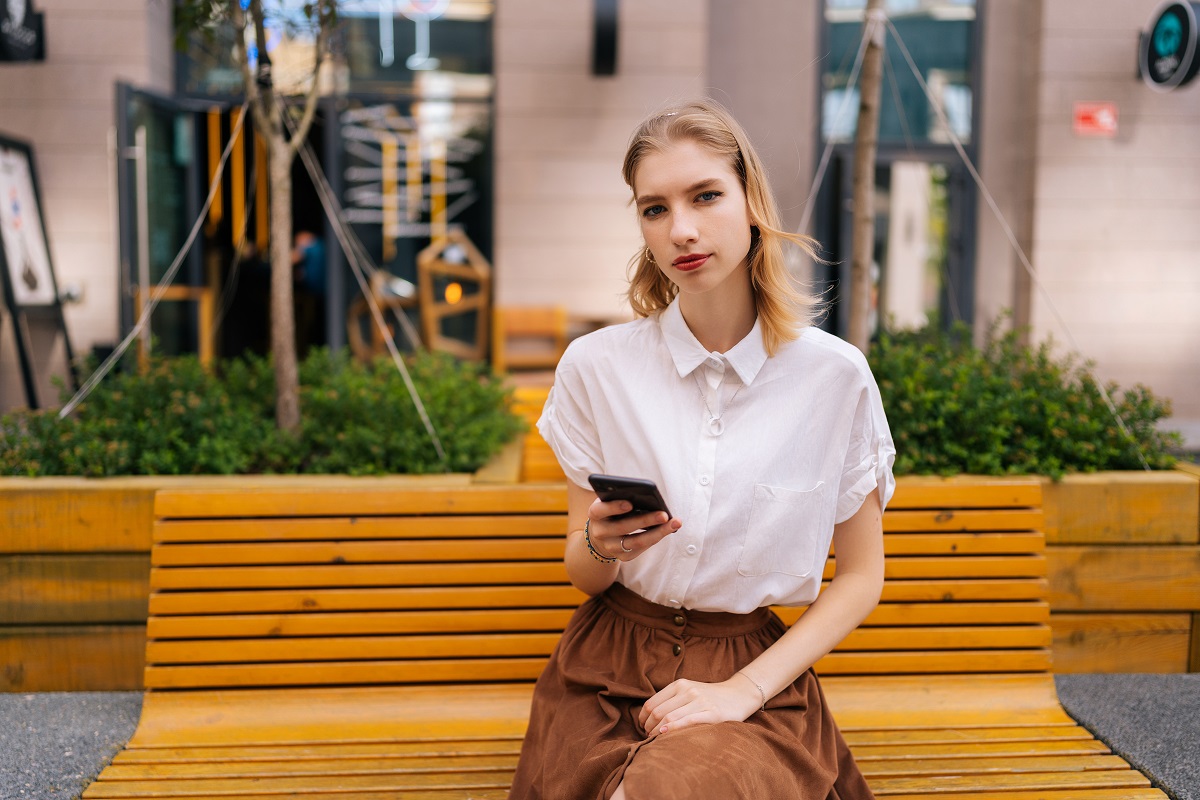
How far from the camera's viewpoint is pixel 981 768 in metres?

==

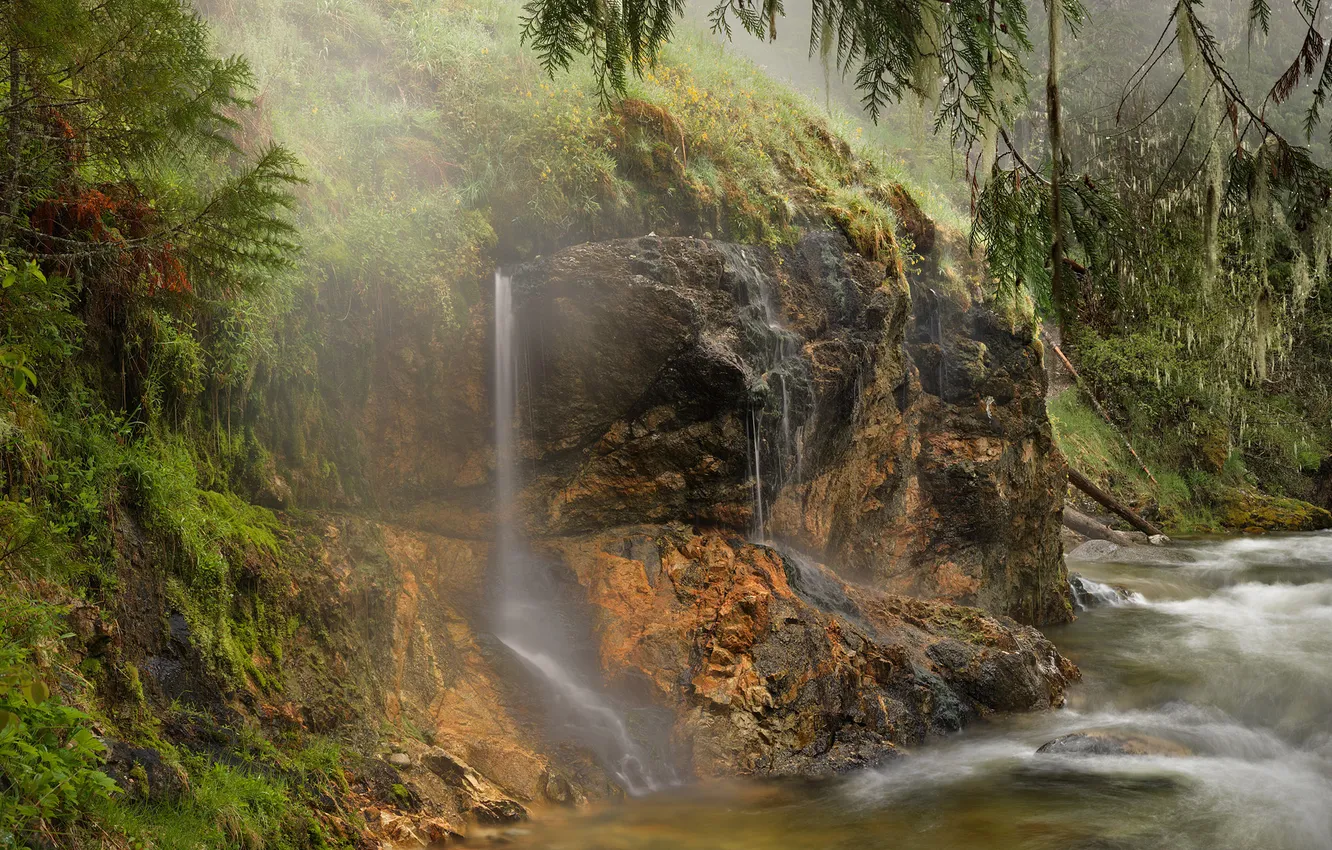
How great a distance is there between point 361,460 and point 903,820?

* * *

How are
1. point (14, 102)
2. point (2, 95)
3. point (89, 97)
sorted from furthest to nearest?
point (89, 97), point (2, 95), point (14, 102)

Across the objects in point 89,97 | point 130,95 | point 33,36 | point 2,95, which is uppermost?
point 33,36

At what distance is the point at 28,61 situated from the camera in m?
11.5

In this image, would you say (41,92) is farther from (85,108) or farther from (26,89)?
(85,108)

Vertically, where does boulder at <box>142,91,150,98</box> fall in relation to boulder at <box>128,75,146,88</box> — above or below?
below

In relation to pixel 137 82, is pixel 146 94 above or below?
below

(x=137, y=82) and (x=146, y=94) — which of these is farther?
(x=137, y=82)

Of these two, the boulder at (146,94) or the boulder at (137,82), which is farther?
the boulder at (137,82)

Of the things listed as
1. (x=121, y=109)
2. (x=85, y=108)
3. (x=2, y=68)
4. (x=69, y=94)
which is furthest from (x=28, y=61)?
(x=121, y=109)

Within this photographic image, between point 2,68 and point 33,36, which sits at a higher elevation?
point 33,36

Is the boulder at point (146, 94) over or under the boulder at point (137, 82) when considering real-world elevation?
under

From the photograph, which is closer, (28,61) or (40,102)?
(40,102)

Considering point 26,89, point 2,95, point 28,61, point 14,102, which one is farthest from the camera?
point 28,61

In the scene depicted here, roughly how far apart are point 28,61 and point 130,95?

→ Aim of the exercise:
Copy out the rows beginning at the line containing "Considering point 26,89, point" and ending with the line containing "In the scene", word for word.

→ Expected answer:
Considering point 26,89, point 2,95, point 28,61, point 14,102, which one is farthest from the camera?
point 28,61

In the scene depicted here, roughly how far apart are point 28,61 and point 130,95?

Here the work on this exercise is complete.